* ACTIONS À MENER *
1. Indiquez si chacune des affirmations suivantes concorde avec l'extrait sur Charles Berberian, en répondant par oui ou par non et en citant les mots décisifs du texte : (a) les parents de Charles Berberian partent s'installer dans le Var ; (b) le dessinateur s'oppose fermement au départ de ses parents ; (c) les visites à ses parents s'étendent de 1993 au printemps 2018.
2. Réécrivez le passage de l'extrait sur Charles Berberian qui commence aux mots « Charles Berberian prend » et s'arrête après « sent à l’aise. », en y remplaçant « région » par « contrée ».
3. Rédigez la suite du texte sur Charles Berberian et les séjours chez ses parents dans le Var, à partir de l'endroit où il s'interrompt.

* EXTRAIT DU DOCUMENT *
<<<<
Au départ du nouvel ouvrage de Charles Berberian chez L’Association [1] se trouve le départ de ses parents pour le Var. Rien d’original : le soleil et la douceur attirent nombre de personnes souhaitant finir leurs jours sous des cieux cléments. Le dessinateur n’est guère convaincu, mais ne s’oppose pas. De quel droit contredirions-nous les désirs de celles et ceux qui nous ont élevés et qui souhaitent simplement le repos ?
Charles Berberian prend donc l’habitude, à partir de 1993 et jusqu’au printemps 2018, d’aller visiter ses parents entre Fréjus et Saint-Raphaël. Il se fait violence. Non pas qu’il ne veuille voir son père et sa mère, mais il déteste cette région. Il la considère à la fois comme un mouroir vaguement illuminé par les rayons du soleil et comme une scène où de ridicules figures peinent à masquer leur ennui. La plage le dégoûte et rares sont les endroits où il se sent à l’aise.
Mais peu à peu, il s’habitue, et même commence à apprécier les lieux. L’observation attentive de son environnement contribue à faire évoluer son regard. Surtout, il prend soin de ses parents et, l’empathie aidant, semble comprendre ce qu’ils apprécient sur la Côte d’Azur. Car ce qu’il rejetait fondamentalement, c’est le vieillissement inexorable de ses parents. Le temps passant, il l’accepte et l’accompagne.
>>>>
* DONNÉES FOURNIES *
<<<<
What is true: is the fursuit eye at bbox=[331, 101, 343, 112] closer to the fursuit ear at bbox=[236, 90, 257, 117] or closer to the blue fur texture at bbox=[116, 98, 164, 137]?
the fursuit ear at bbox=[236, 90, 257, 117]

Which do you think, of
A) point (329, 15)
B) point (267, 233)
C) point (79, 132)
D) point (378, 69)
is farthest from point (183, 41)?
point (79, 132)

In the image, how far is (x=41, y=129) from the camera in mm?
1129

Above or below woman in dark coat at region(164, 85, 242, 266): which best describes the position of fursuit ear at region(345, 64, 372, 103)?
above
>>>>
<<<<
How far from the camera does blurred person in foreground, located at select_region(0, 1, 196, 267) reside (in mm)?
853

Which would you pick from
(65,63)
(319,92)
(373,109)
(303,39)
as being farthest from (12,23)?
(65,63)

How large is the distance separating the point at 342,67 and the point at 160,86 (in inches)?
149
>>>>
<<<<
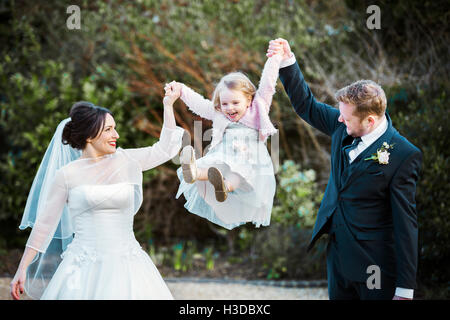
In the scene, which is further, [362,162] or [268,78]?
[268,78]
>>>>
* PROBLÈMES RÉSOLUS *
1.
(a) Oui : « le départ de ses parents pour le Var ».
(b) Non : « Le dessinateur n’est guère convaincu, mais ne s’oppose pas. »
(c) Oui : « à partir de 1993 et jusqu’au printemps 2018 ».

2.
Charles Berberian prend donc l’habitude, à partir de 1993 et jusqu’au printemps 2018, d’aller visiter ses parents entre Fréjus et Saint-Raphaël. Il se fait violence. Non pas qu’il ne veuille voir son père et sa mère, mais il déteste cette contrée. Il la considère à la fois comme un mouroir vaguement illuminé par les rayons du soleil et comme une scène où de ridicules figures peinent à masquer leur ennui. La plage le dégoûte et rares sont les endroits où il se sent à l’aise.

3.
Lors de ses visites, Charles Berberian dessine. Il conserve ainsi des traces de ce qu’il voit : la ville et le bord de mer, les habitants vaquant à leur quotidien, et ses parents bien sûr. S’il aime au départ représenter des personnages presque caricaturaux et des paysage peu amènes, ses dessins se font peu à peu plus conciliant, voire plus tendres. L’action de dessiner est comme une opération de mise à distance dans un premier temps, puis d’apprivoisement. Et finit par permettre la familiarité.
Agrémentés parfois de quelques mots, ses dessins sont de l’ordre de l’esquisse ou du croquis. Réalisés sur le vif, ils tremblent de vie et de fragilité. Quelques traits suffisent à faire comprendre l’outrance d’une tenue ou l’atmosphère d’une place. En noir et blanc ou en couleurs parcimonieuses, ils révèlent l’état d’esprit du dessinateur et son évolution. Moqueur voire méprisant, il devient bienveillant et même nostalgique quand il s’agit d’évoquer ses parents.
L’association de ces rares mots et de ces dessins ayant conservé leur fraîcheur conduit finalement à donner une dimension intime à l’ouvrage. Charles Berberian, bien plus qu’une description de la Côte d’Azur, y relate la tristesse qui nous étreint à voir vieillir et disparaître ceux que nous aimons. Jamais il ne l’écrit directement : sa pudeur et sa délicatesse l’en empêchent. Mais le choix du titre est sans équivoque. Quand tu viens me voir ? est la question que lui posait invariablement sa mère dès qu’il la quittait.
(par Frédéric HOJLO)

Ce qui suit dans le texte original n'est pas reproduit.